7. Für (ehemalige) Arbeitnehmer: Abgeltung von Urlaubsansprüchen als außerordentliche Einkünfte

Wenn ein Arbeitsverhältnis endet, geht es steuerlich oft nicht nur um eine Abfindung. Auch die Auszahlung offener Urlaubstage kann wichtig werden. Genau hier stellt sich die Frage, ob eine solche Urlaubsabgeltung normal besteuert wird oder ob die ermäßigte Besteuerung für außerordentliche Einkünfte greift. Das Finanzgericht Münster hat dazu mit Urteil vom 13.11.2025 unter dem Aktenzeichen 12 K 1853/23 E eine für Arbeitnehmer wirklich sehr günstige Entscheidung getroffen.

Im Streitfall war die Klägerin nichtselbstständig beschäftigt. Ihr Arbeitgeber kündigte ihr bereits am 28.9.2018 und stellte sie ab diesem Zeitpunkt frei. Gegen die Kündigung ging sie vor. Erst am 16.10.2020 kam es vor dem Landesarbeitsgericht zu einem Vergleich. Darin vereinbarten die Parteien, dass das Arbeitsverhältnis bereits zum 30.6.2020 beendet worden ist. Außerdem sollte der bis dahin noch offene Erholungsurlaub durch eine Einmalzahlung abgegolten werden. Daneben erhielt die Klägerin noch eine Abfindung wegen des Arbeitsplatzverlusts. In ihrer Einkommensteuererklärung behandelte sie auch die Urlaubsabgeltung als außerordentliche Einkünfte. Das Finanzamt lehnte das ab und besteuerte den Betrag als normalen Arbeitslohn.

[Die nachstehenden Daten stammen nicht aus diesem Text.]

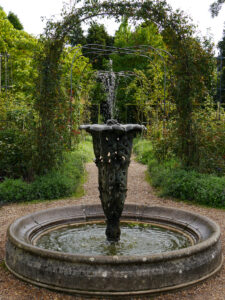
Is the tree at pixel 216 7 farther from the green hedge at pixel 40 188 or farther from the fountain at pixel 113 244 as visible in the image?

Die Klägerin hielt erfreulicherweise dagegen. Sie berief sich auf § 34 Abs. 2 Nr. 4 des Einkommensteuergesetzes (EStG). Danach kann eine Tarifermäßigung greifen, wenn eine Vergütung für eine mehrjährige Tätigkeit zusammengeballt zufließt. Genau das lag ihrer Ansicht nach vor, weil die Zahlung Urlaub aus den Jahren 2018 bis 2020 betraf und damit mehr als zwölf Monate sowie mehrere Veranlagungszeiträume umfasste. Das Finanzamt meinte dagegen, es handele sich nur um einzelne Ansprüche aus verschiedenen Jahren, die zufällig 2020 ausgezahlt worden sind.

Das Finanzgericht Münster gab der Klägerin tatsächlich und schon ein wenig überraschend recht. Nach Auffassung des Gerichts ist die Urlaubsabgeltung zwar steuerpflichtiger Arbeitslohn. Zugleich ist sie aber auch eine Vergütung für eine mehrjährige Tätigkeit im Sinne des § 34 Abs. 2 Nr. 4 EStG und damit nach § 34 Abs. 1 EStG begünstigt zu besteuern. Entscheidend ist, dass die Entlohnung aus wirtschaftlich vernünftigen Gründen zusammengeballt in einem Jahr zufließt und einen Zeitraum von mehr als zwölf Monaten in mindestens zwei Veranlagungszeiträumen betrifft. Diese Voraussetzungen waren erfüllt, weil die Zahlung Urlaub aus 2018, 2019 und 2020 abdeckte.

Das Gericht sah in der Urlaubsabgeltung schließlich ein zweckbestimmtes Entgelt für die Arbeitsleistung. Der Anspruch auf Urlaub hängt nach dem Bundesurlaubsgesetz (BUrlG) an einem bestehenden Arbeitsverhältnis. Wird der Urlaub wegen der Beendigung des Arbeitsverhältnisses nicht mehr genommen, ist er nach § 7 Abs. 4 BUrlG auszuzahlen. Wirtschaftlich erhält der Arbeitnehmer dann nach Ansicht des Gerichts ein zusätzliches Entgelt dafür, dass die Freizeit nicht mehr genommen werden konnte.

Für die Praxis ist das Urteil durchaus bedeutend. Werden bei der Beendigung eines Arbeitsverhältnisses Urlaubstage aus mehreren Jahren in einer Summe ausgezahlt, kommt die ermäßigte Besteuerung nach § 34 EStG in Betracht. Allerdings darf man sich auch nicht zu früh freuen, denn die Revision zum Bundesfinanzhof wurde zugelassen. Unter dem Aktenzeichen VI R 23/25 müssen daher noch die obersten Finanzrichter der Republik Stellung nehmen. Eine abschließende und damit rechtssichere Entscheidung bleibt also noch abzuwarten.